In this exercise, we will try to use the one pf the post-preprocessing bias mitiagtion method Fairlearn provided: **Threshold Optimization**, to implement the bias mitigation steps. 

### The theory of Threshold Optimization


The idea could be simply visualized as below (figure from the [original paper](https://arxiv.org/pdf/1610.02413)):  
![](./support4notebook/threshold_op.png)

Where blue/green represent two sensitive groups, any points in the overlapping region meet the requirement of equalized odds:

$$
\gamma_0(\hat{Y}) = \gamma_1(\hat{Y}),
$$

where 

$$
\gamma_a (\hat{Y}) = \left(Pr(\hat{Y} = 1 | A = a, Y = 0), Pr(\hat{Y} = 1 | A = a, Y=1)\right).
$$

The goal of the threshold optimizer is to find the point in the overlapping region that optimizes the objective function, such as balanced accuracy.

To achieve this, **randomization** is introduced. The idea is starightforward: any point under the ROC curve can be estimated by weighting two points on the ROC curve (which could be achieved by simply thresholding); or in another word, a new decision threshold $T_a$ can be a randomized mixture of two decision thresholds $\underline{t}_a$ and $\overline{t}_a$.

(See the figure below, which is from [this paper](https://arxiv.org/abs/2202.08536)).

![Randomization Figure](./support4notebook/randomization.png)


📃 Further Reading:
* [Fairlearn *ThresholdOptimizier* page](https://fairlearn.org/v0.5.0/api_reference/fairlearn.postprocessing.html).
* The original paper (See section 3): [Equality of opportunity in supervised learning](https://arxiv.org/pdf/1610.02413).




### 🪄 Trick: A fake classifier class

Fairlearn has some limitations when implementing the `ThresholdOptimizer` method. To work around these issues, a fake classifier is provided to bypass minor problems. If you use the provided classifier, this fake class should work just as well.

However, if you're curious about what went wrong or want to use your own classifier, please read below:

* **Problem 1: `estimator` in `ThresholdOptimizer` only accepts 2D input (tabular data).** This doesn’t make sense for post-processing mitigation methods, as the only relevant aspect here is the prediction scores from the test set. The classifier itself and the input data are irrelevant when optimizing the threshold.
  
* **Problem 2: The `prefit` parameter checks whether the model has been fitted in a simplistic way, leading to errors.** You can read more about this fit check function [here](https://scikit-learn.org/stable/modules/generated/sklearn.utils.validation.check_is_fitted.html).
  
* **Problem 3: It requires the prediction function to return scores for both classes in binary classification.** This might be an issue if your classifier only provides the probability for class 1.

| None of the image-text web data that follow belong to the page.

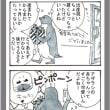 ひげペンギンのピコちゃんVol.10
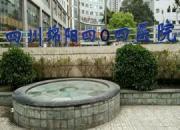 四川绵阳404医院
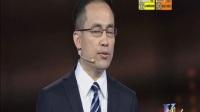 中国正在说 170505 中国式反腐获国际认可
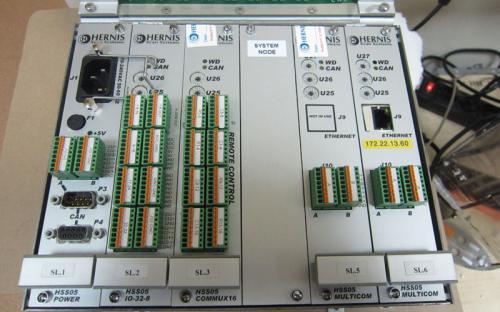 Модуль дистанционного управления камерой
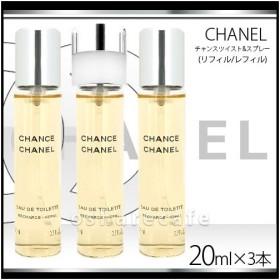 シャネル チャンスツイスト&スプレーEDT 20ml×3本セット(オードトワレ)(リフィル/レフィル)[CHANEL][香水][送料無料]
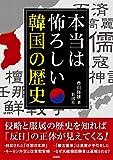 「本当は恐ろしい韓国の歴史」豊田 隆雄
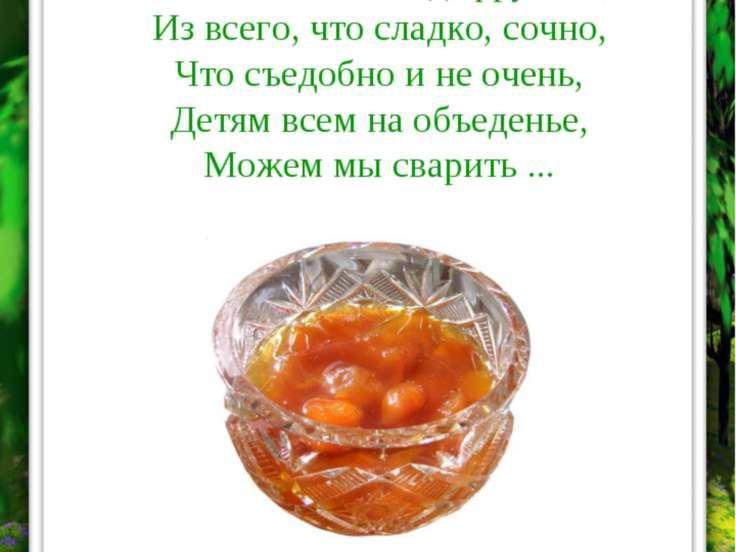 Из растительных продуктов, Из известных ягод, фруктов, Из всего, что сладко, ...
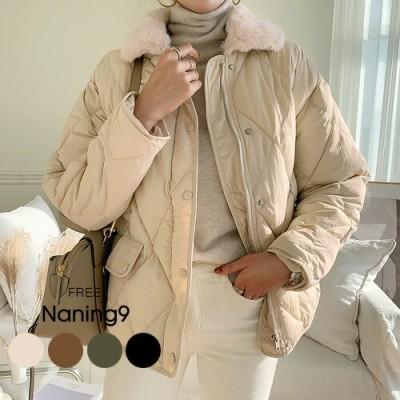 NANING9(ナンニング)ファーカラーキルティングジャンパーキルティングジャケット ジャンパー ペディン パディングジャケット ファー アウター 冬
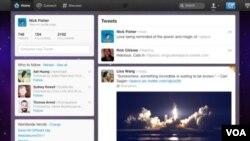 Los usuarios ahora podrán añadir a su página de perfil más información, fotos y videos.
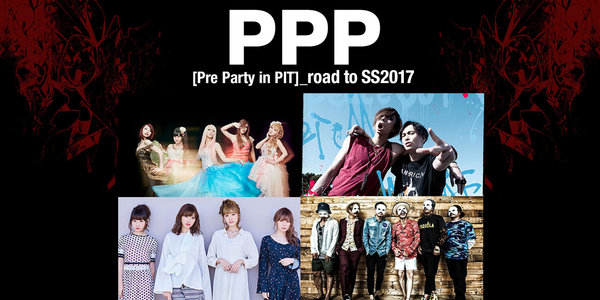 PPP[Pre Party in PIT] road to SS2017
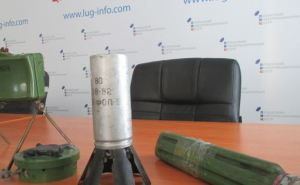 Топ-10 взрывоопасных предметов, которые находят в ЛНР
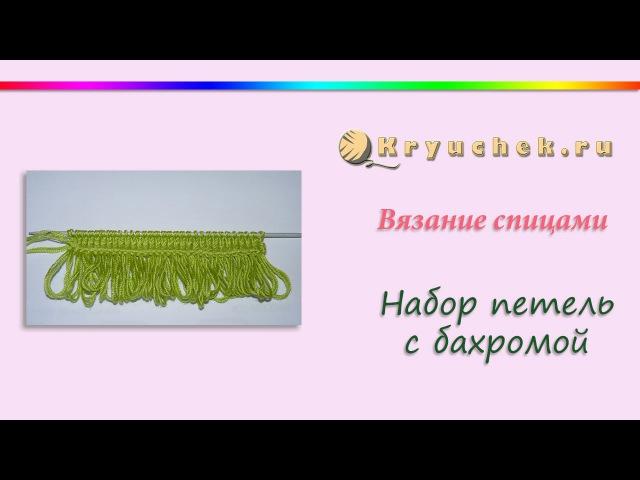 Вязание спицами. Набор петель с бахромой (Knitting. Set of loops with fringe)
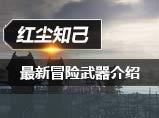 冒险新武器介绍-红尘知己
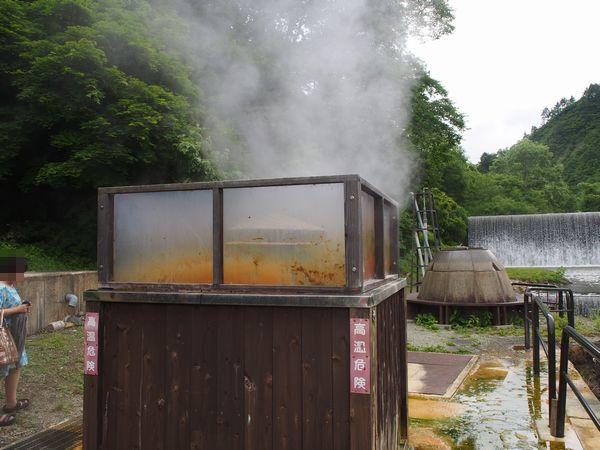 肘折温泉上の湯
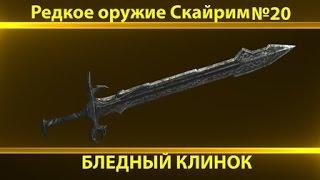 Редкое оружие : Skyrim. №20 Бледный Клинок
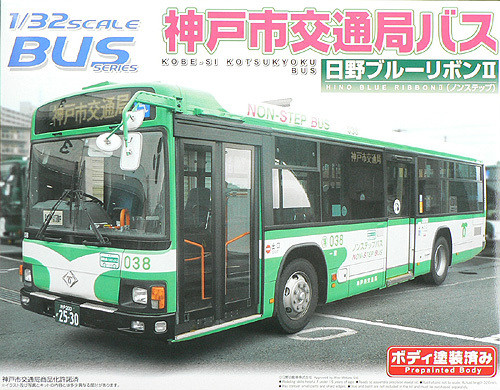 Aoshima 46913 Hino Blue Ribbon II Kobe Bus 1/32 Scale Kit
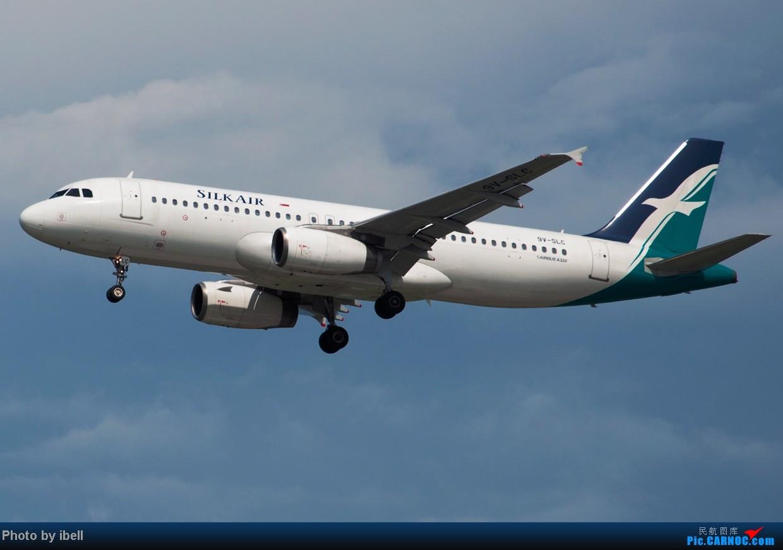 Re:[原创]【SIN樟宜拍机】星航'白星星',沙特阿拉伯,不丹皇家航空,荷兰皇家航空,卖萌的中货航744F。。。 AIRBUS A320-232 9V-SLC 新加坡樟宜机场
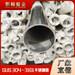 316L不銹鋼管規格國標75753.8mm寧波不銹鋼管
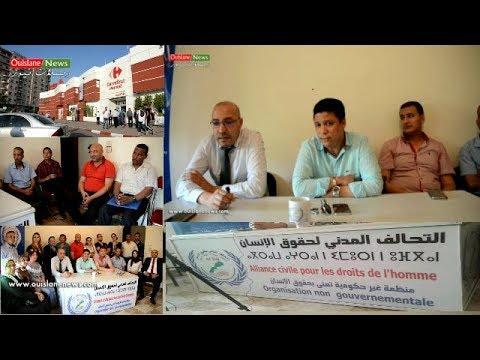 مسؤل  شركة كارفور مكناس Carrefour Meknès يعتدر لضحية والساكنة (ويسلان نيوز)
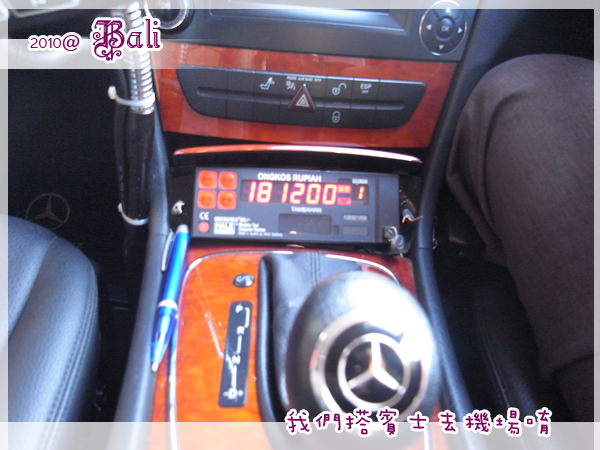 太陽很大之旅@ IN  BALI  2010 8/2-8/3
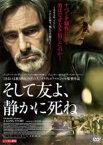【バーゲンセールケースなし】【中古】DVD▼そして友よ、静かに死ね【字幕】▽レンタル落ち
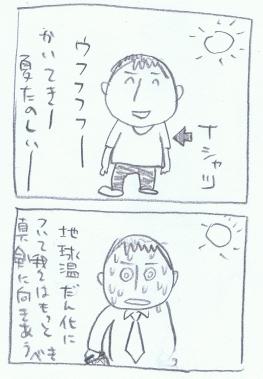 b0116425_22562412.jpg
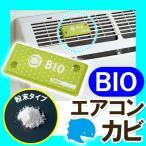 バイオエアコンのカビきれい  エアコン カビ かび カビ取り 菌 微生物 バイオ BIO 室内 ニオイ 臭い(メール便可)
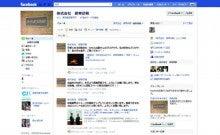 $3代目・若社長のブログ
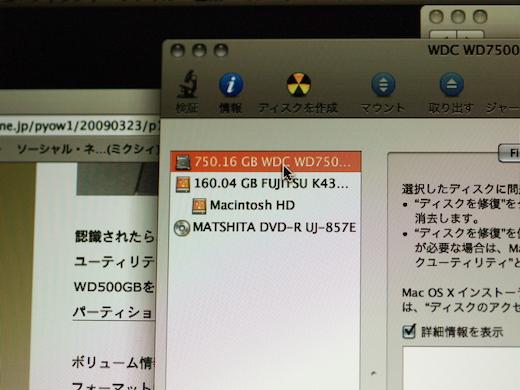 20100807110934.jpg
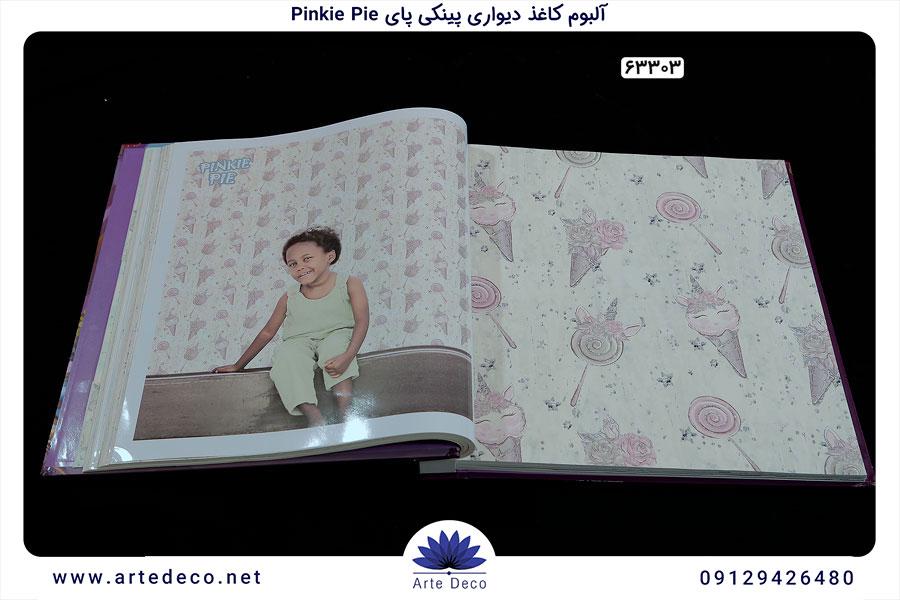 آلبوم کاغذ دیواری پینکی پای Pinkie Pie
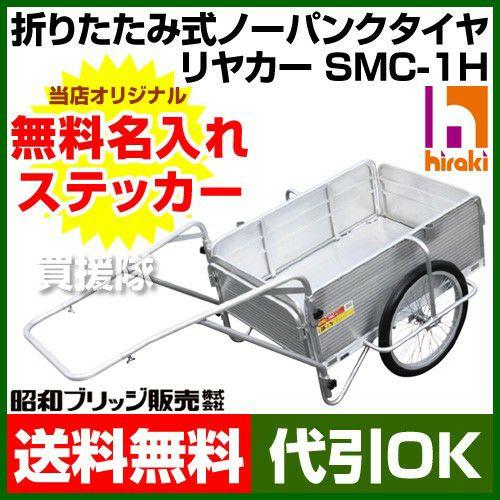 昭和ブリッジ製 折りたたみ式アルミリヤカー マルチキャリーSMC-1H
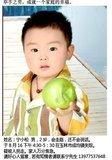 Ella weibo Th_672d7659x9254325aa7f1690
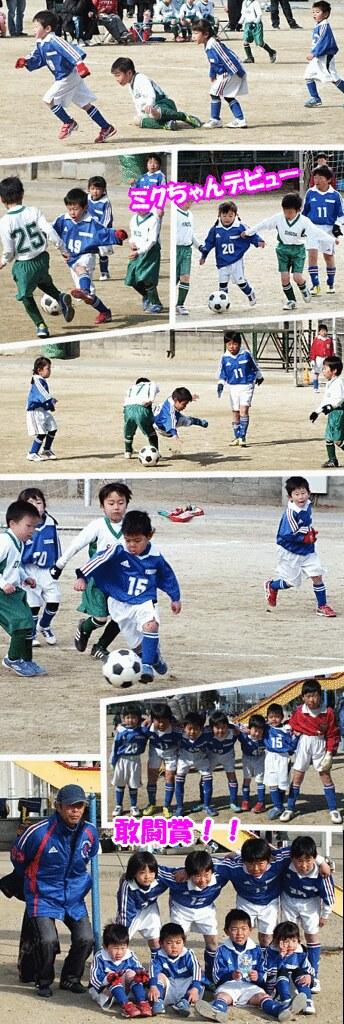 「若葉プチカップ1年生大会」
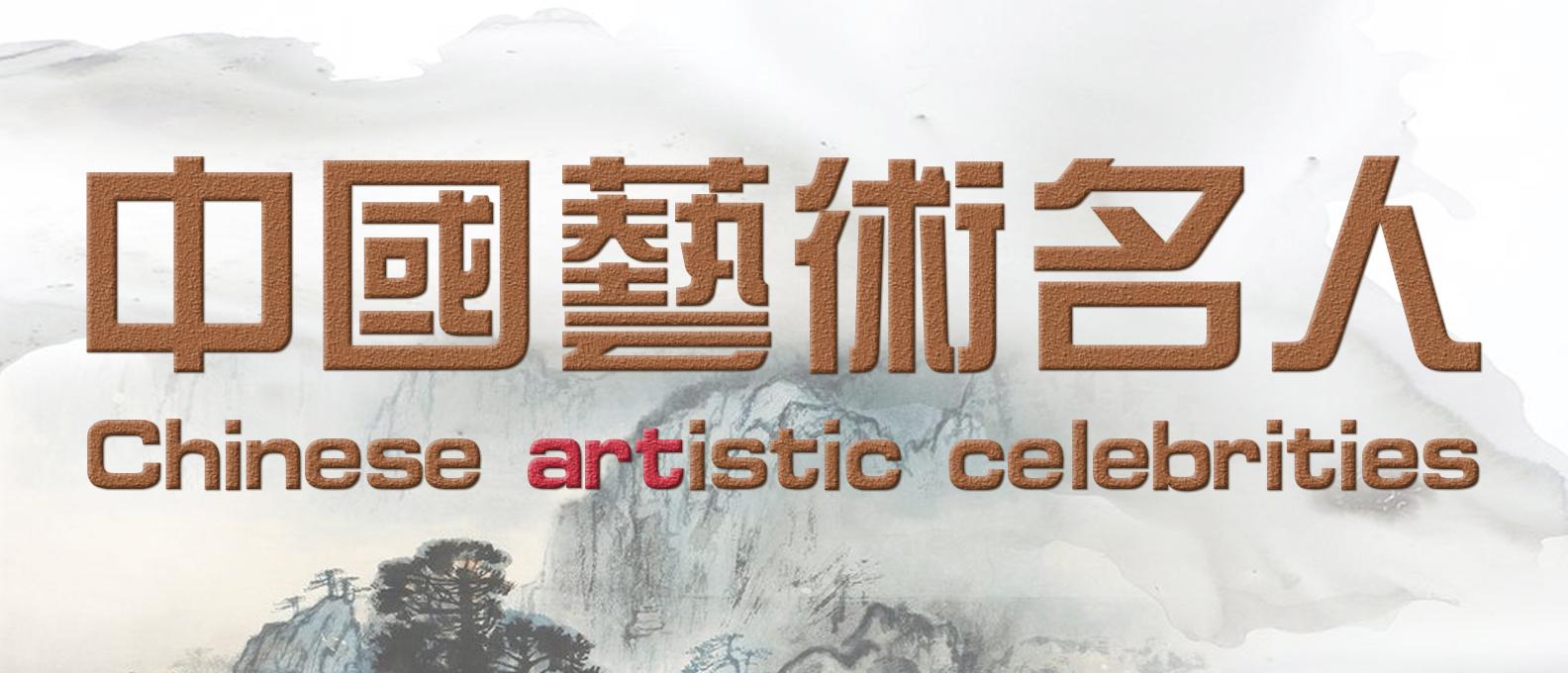 魅力中国艺术推选人物:李宝恩   中国艺术名人 第552期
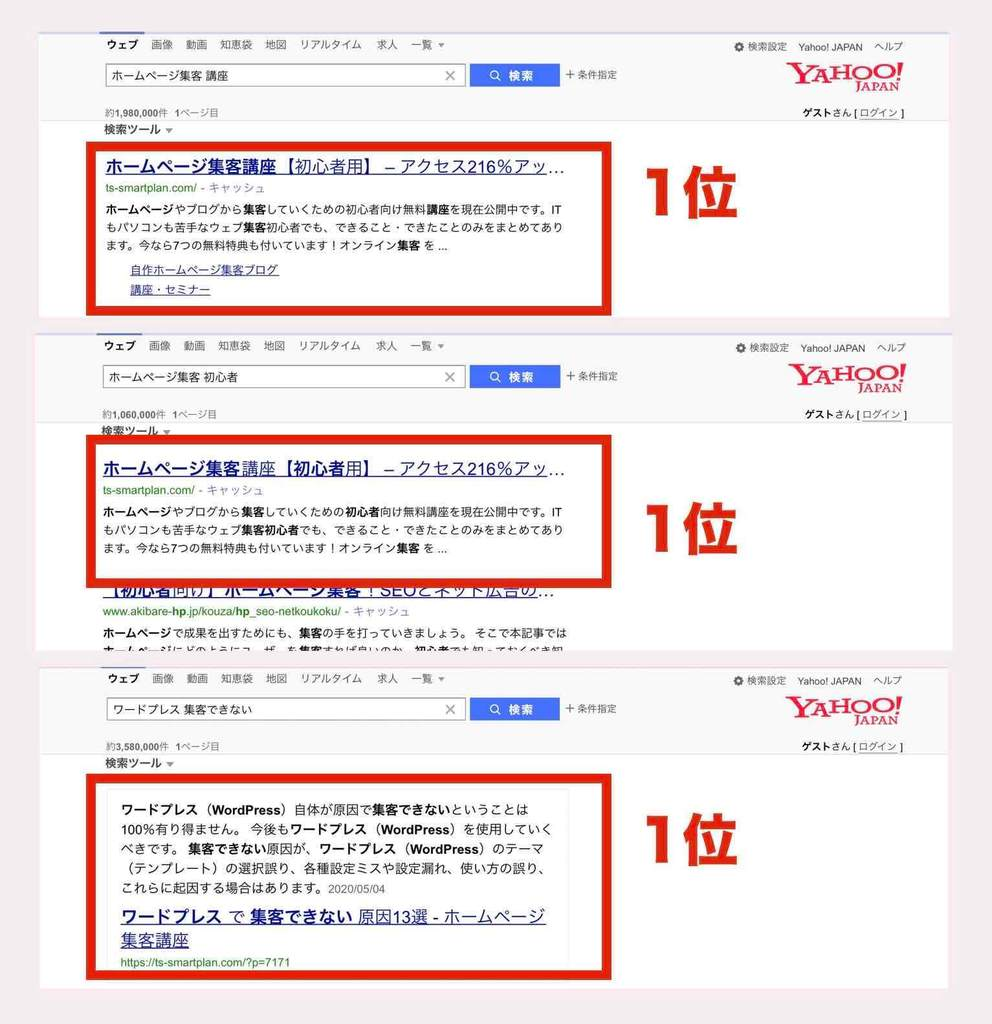 Yahoo!検索順位1位例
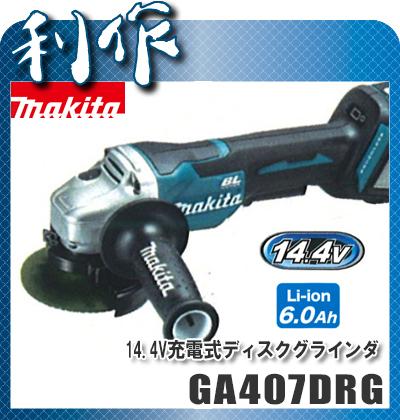 マキタ 充電式グラインダ [ GA407DRG ] 14.4V(6.0Ah)セット品 / パドルスイッチタイプ ディスクグラインダー
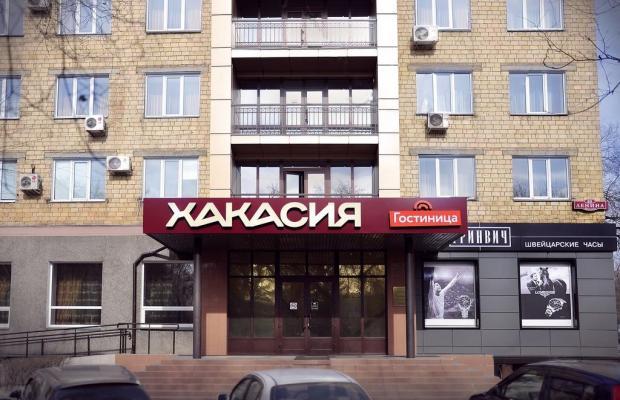 фотографии отеля Хакасия (Hakasiya) изображение №31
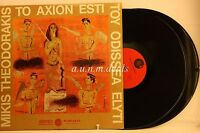 """Mikis Theodorakis - Mikis Theodorakis to Axion Esti,  LP 12"""" (VG)"""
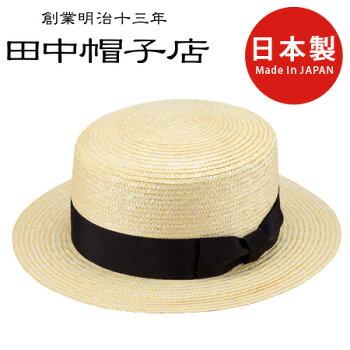 田中帽子店wa‐sou-和-GINO(ジーノ)麦わら紳士用カンカン帽子60cmwh001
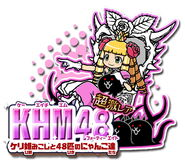 KHM48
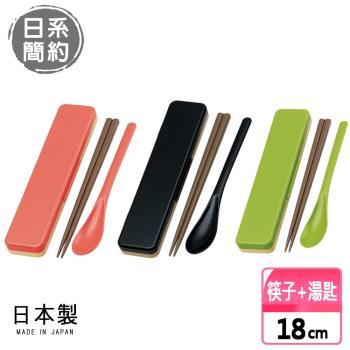 【日系簡約】日本製 無印風 筷子湯匙組 環保筷 辦公旅行用 18CM-三色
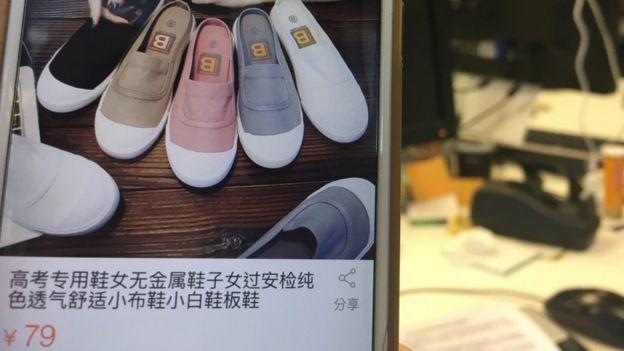 淘宝上贩卖的高考专用鞋。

**How we solve this**: We create a fake classifier that accepts 2D input and reshapes it back to the original image size before feeding it into the prediction function. We trick the fit check by defining a fake variable and manually modify the output of the prediction function to include both classes if it only returns the probability for class 1.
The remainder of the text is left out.